(Data of spatial reasoning questions)
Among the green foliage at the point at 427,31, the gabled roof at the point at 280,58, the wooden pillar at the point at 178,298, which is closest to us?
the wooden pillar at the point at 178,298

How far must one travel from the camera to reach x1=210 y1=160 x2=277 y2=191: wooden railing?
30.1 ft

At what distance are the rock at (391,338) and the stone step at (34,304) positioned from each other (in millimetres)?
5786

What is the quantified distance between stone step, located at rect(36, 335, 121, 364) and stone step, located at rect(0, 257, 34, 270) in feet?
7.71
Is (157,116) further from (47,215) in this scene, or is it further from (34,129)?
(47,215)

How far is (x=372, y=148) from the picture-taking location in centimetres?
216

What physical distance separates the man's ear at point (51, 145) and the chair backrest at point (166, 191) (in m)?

■ Aim of the task: Rename every "stone step" in the data to "stone stair", then write out all the lines again with nothing else altered.

■ Task solution:
Among the green foliage at the point at 427,31, the gabled roof at the point at 280,58, the wooden pillar at the point at 178,298, which is closest to us?
the wooden pillar at the point at 178,298

How far must one travel from the camera to reach x1=210 y1=160 x2=277 y2=191: wooden railing?
30.1 ft

At what distance are the rock at (391,338) and the stone stair at (34,304) positioned from each other (in millimetres)?
5786

What is the quantified distance between stone stair, located at rect(36, 335, 121, 364) and stone stair, located at rect(0, 257, 34, 270) in feet?
7.71
Is (157,116) further from (47,215) in this scene, or is it further from (34,129)?
(47,215)

How far is (x=372, y=148) from the picture-taking location in centimetres?
216

What physical distance separates the man's ear at point (51, 145) and the chair backrest at point (166, 191) (in m)?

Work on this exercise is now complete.